Similarly, Village Voice critic Robert Christgau wrote:

This isn't Roxy at its most innovative, just its most listenable – the entire 'West Side' sustains the relaxed, pleasantly funky groove it intends, and the difficulties of the 'East Side' are hardly prohibitive. At last Ferry's vision seems firsthand even in its distancing – he's paid enough dues to deserve to keep his distance. And the title track is well-named, apparent contradictions and all.

Greil Marcus wrote in Rolling Stone:

So the record has its moments – moments few bands even know about – but as with the brazenly (and meaninglessly) titled "Manifesto," they add up to little. Ferry announces he's for the guy "who'd rather die than be tied down"; he's rarely traded on such banality, and he mouths the lyrics as if he hopes no one will hear them. The sound may be alive, but the story is almost silent. It's not that Ferry has given it up. He began making solo albums long before Roxy called it a day – starting with his outrageous collection of oldies covers, These Foolish Things, and continuing through last year's astonishing The Bride Stripped Bare – and on those LPs, the tale of a man struggling to find himself behind his mask, and a lover behind hers, goes on. It's a tale couched in melodrama but driven by terror and compassion: what it has is the intensity Manifesto never reaches for.

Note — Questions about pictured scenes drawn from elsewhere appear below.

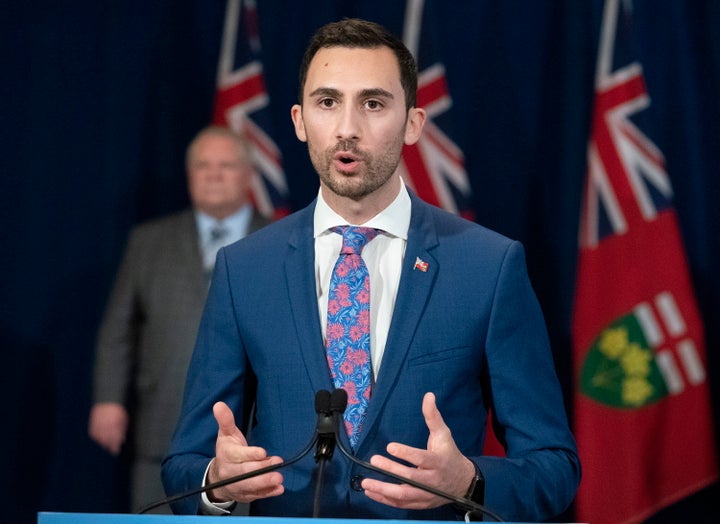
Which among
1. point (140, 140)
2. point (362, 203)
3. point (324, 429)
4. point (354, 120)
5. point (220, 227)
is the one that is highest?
point (140, 140)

Ken Emerson, of The New York Times, noted:

Ferry has never before sung so warmly, and the sprightly choruses and creamy vocal harmonies of several numbers may make them hits if listeners aren't disconcerted by the weirdness that lurks around the music's edges.

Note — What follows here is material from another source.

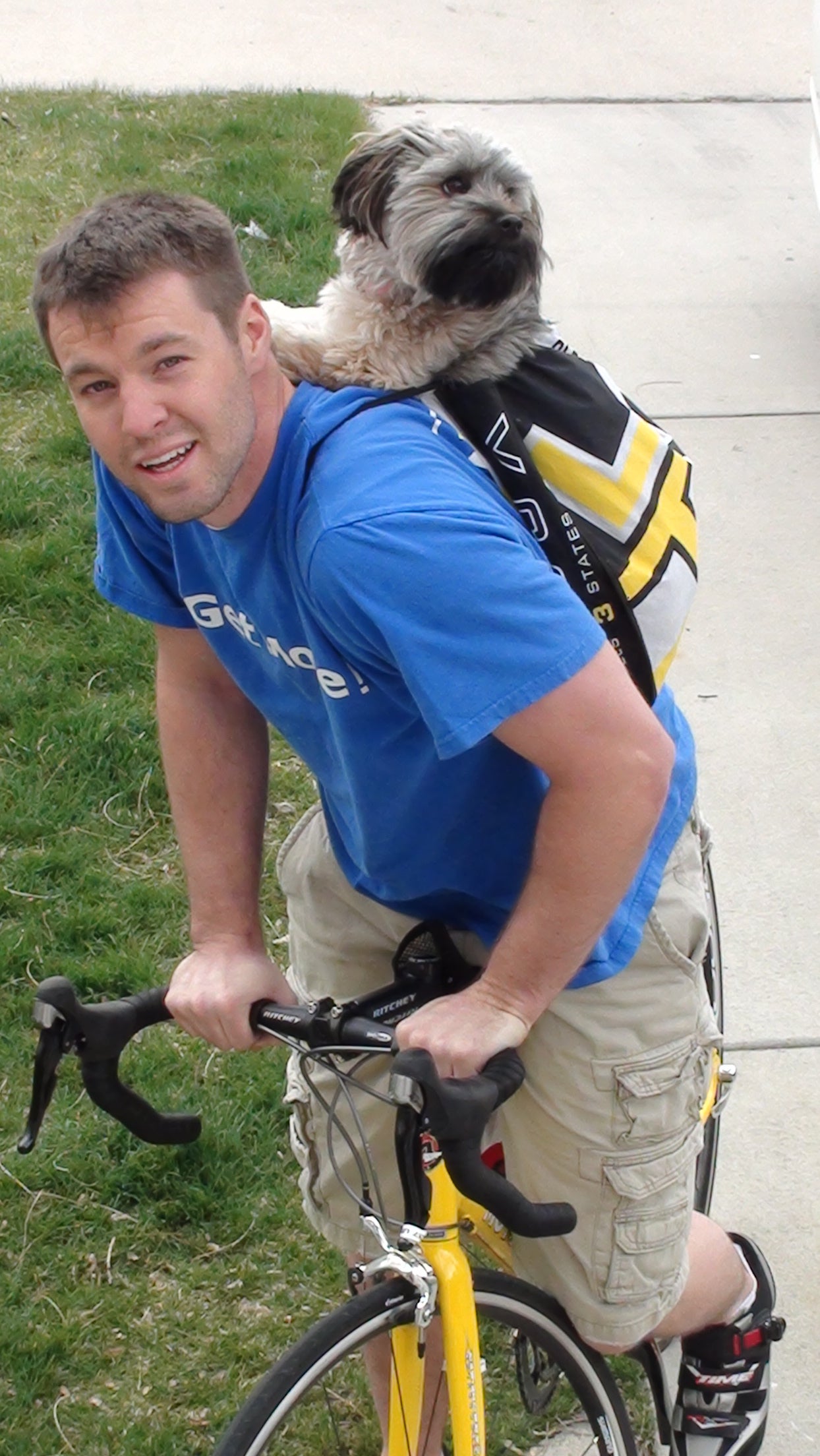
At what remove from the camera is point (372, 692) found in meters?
1.99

It was ranked 30th in The Village Voices Pazz & Jop critics' poll of the best albums of 1979. The 1992 Rolling Stone Album Guide gave the album four stars, writing that "the regrouped Roxy seems better for the rest: deftly blending fresh rhythms into its signature sound, shortening the musical passages and concentrating more on song craft."

Professional ratings
Review scores
| Source | Rating |
| AllMusic | Star |
| Christgau's Record Guide | A− |
| MusicHound Rock: The Essential Album Guide | Star |
| Pitchfork | 7.5/10 |
| The Rolling Stone Album Guide | Star Half star |
| Smash Hits | 8/10 |
| Spin Alternative Record Guide | 7/10 |

== Track listing ==

Side one – "East Side"
| No. | Title | Writer(s) | Length |
|---|---|---|---|
| 1. | "Manifesto" | Ferry, Phil Manzanera | 5:29 |
| 2. | "Trash" | Ferry, Manzanera | 2:14 |
| 3. | "Angel Eyes" | Ferry, Andy Mackay | 3:32 |
| 4. | "Still Falls the Rain" | Ferry, Manzanera | 4:13 |
| 5. | "Stronger Through the Years" |  | 6:16 |

Side two – "West Side"
| No. | Title | Writer(s) | Length |
|---|---|---|---|
| 1. | "Ain't That So" |  | 5:39 |
| 2. | "My Little Girl" | Ferry, Manzanera | 3:17 |
| 3. | "Dance Away" |  | 4:20 |
| 4. | "Cry, Cry, Cry" |  | 2:55 |
| 5. | "Spin Me Round" |  | 5:15 |
| Total length: |  |  | 43:10 |

== Personnel ==
Roxy Music
- Bryan Ferry – vocals, keyboards, harmonica
- Andy Mackay – oboe, saxophone
- Phil Manzanera – guitar
- Paul Thompson – drums

Additional personnel
- Alan Spenner – bass
- Gary Tibbs – bass
- Paul Carrack – keyboards, backing vocals
- Richard Tee – piano
- Steve Ferrone – drums, percussion
- Rick Marotta – drums
- Melissa Manchester – backing vocals
- Luther Vandross – backing vocals

Technical personnel
- Rhett Davies – recording engineer
- Jimmy Douglass – engineer
- Phill Brown – engineer
- Randy Mason – engineer

==Charts==

===Weekly charts===

| Chart (1979) | Peak position |
|---|---|
| Australian Albums (Kent Music Report) | 13 |
| Austrian Albums (Ö3 Austria) | 25 |
| Canada Top Albums/CDs (RPM) | 24 |
| Dutch Albums (Album Top 100) | 5 |
| German Albums (Offizielle Top 100) | 37 |
| New Zealand Albums (RMNZ) | 8 |
| Swedish Albums (Sverigetopplistan) | 11 |
| UK Albums (OCC) | 7 |
| US Billboard 200 | 23 |

===Year-end charts===

| Chart (1979) | Position |
|---|---|
| New Zealand Albums (RMNZ) | 28 |

== Certifications ==

| Region | Certification | Certified units/sales |
| Netherlands (NVPI) | Gold | 50,000^{^} |
| New Zealand (RMNZ) | Gold | 7,500^{^} |
| United Kingdom (BPI) | Gold | 100,000^{^} |
^{^} Shipments figures based on certification alone.